◆ **Instructions to follow**:
Answer these questions using the text on the film Annapolis below.
(a) Which sound system was the film recorded with?
(b) Who develops the photograph that Bill takes on the electric train?
(c) Who composed the song "Girl of My Dreams"?
━━━ Source text
Annapolis is a 1928 American synchronized sound drama film directed by Christy Cabanne. While the film has no audible dialog, it was released with a synchronized musical score with sound effects using both the sound-on-disc and sound-on-film process. It was recorded using the Photophone sound system. It stars Johnny Mack Brown, Jeanette Loff and Hugh Allan.

Prints and incomplete prints exist.

==Plot==
Bill and Herbert, both new classmen at the United States Naval Academy in Annapolis, first meet at a railway station near the academy. Bill, the son of a respected naval officer, is earnest and disciplined, focused entirely on fulfilling his duty as a cadet. In contrast, Herbert, more sensitive and quick to take offense, is irked by Bill’s conduct and develops a strong dislike for him from the outset.

Tension brews between the two, erupting in frequent quarrels. During gunnery practice, they nearly come to blows, and later in boat training, Herbert is accidentally knocked overboard by a swinging boom. He blames Bill for the incident. However, Bill later approaches Herbert in a spirit of reconciliation, and the two gradually become close friends.

Disaster strikes again during a navigation exercise when Herbert leaves the wheel to study a chart. The vessel collides with a small boat, nearly drowning two men. A formal investigation is launched, and Herbert is confined to his quarters under suspicion.

Meanwhile, Betty, Herbert’s fiancée, arrives in Annapolis with her Aunt to attend the commencement ball. On the electric train to the academy, Betty meets Bill after he gallantly gives up his seat to a mother and child and takes the only other available one—next to her. They share a charming and unexpected connection. Bill snaps a photograph, believing he’s captured Betty’s image, but when the film is developed by his roommates, Fat and Skippy, it turns out he accidentally photographed a circus freak who had wandered into the frame.

As Bill continues to court Betty, unaware of her engagement to Herbert, Herbert violates his confinement and interrupts a romantic moment between them in the hotel garden. Betty remains silent about her feelings for Bill due to her commitment to Herbert. Later, in a desperate attempt to avoid detection, Herbert assaults a guard while sneaking back into the academy.

Evidence points to Bill as the assailant. Though he knows Herbert is responsible, Bill chooses to take the blame to protect his friend. Betty, learning the truth, appeals to the Admiral and reveals Herbert's guilt. Just as Bill is about to face court-martial, a letter arrives from Herbert confessing to the offense and clearing Bill’s name.

After finding love and understanding amid the duty and honor, Bill and Betty, share a joyful dance at the grand commencement ball.

==Cast==
- Johnny Mack Brown as Bill
- Hugh Allan as Herbert
- Jeanette Loff as Betty
- Maurice Ryan as Fat
- William Bakewell as Skippy
- Byron Munson as First Classman
- Charlotte Walker as Aunt
- Hobart Bosworth as Father

==Music==
The film featured a theme song entitled "My Annapolis And You" which was composed by Charles Weinberg and Irving Bibo. Also featured on the soundtrack is the song "Girl of My Dreams" which was composed by Sunny Clapp.
━━━━━━
━━━ Record extracts
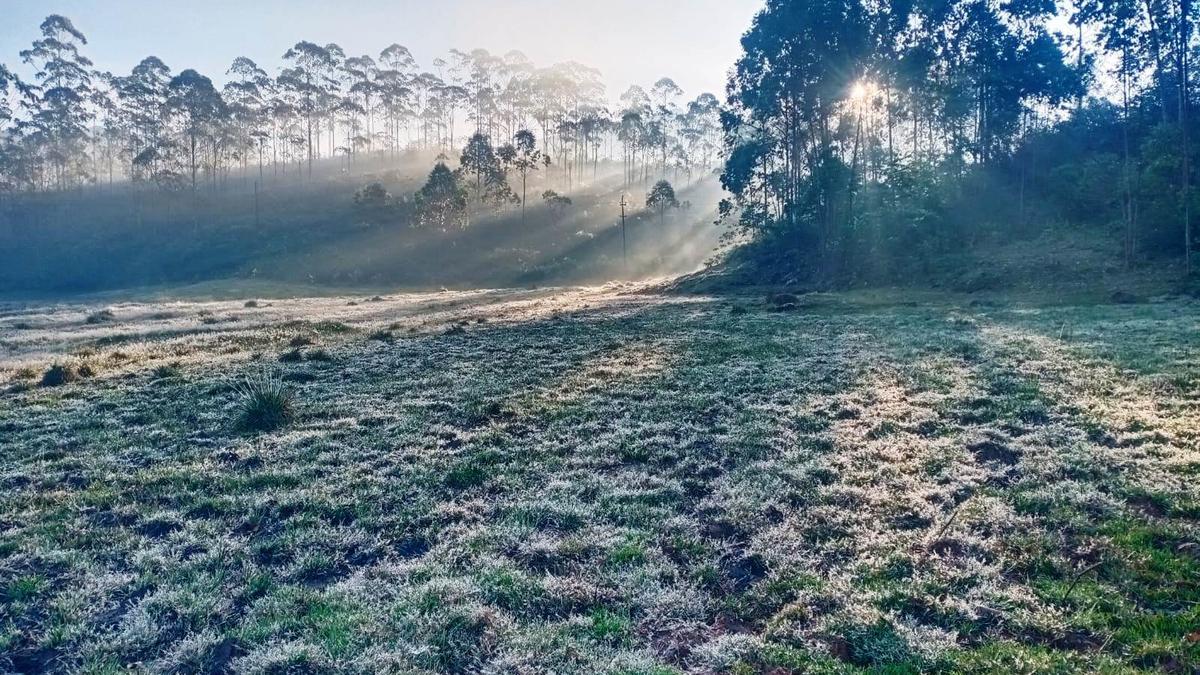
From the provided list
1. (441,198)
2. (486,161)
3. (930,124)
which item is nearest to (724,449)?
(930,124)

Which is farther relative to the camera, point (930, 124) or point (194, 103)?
━━━━━━
◆ **Your response**:
(a) The Photophone sound system.
(b) His roommates, Fat and Skippy.
(c) Sunny Clapp.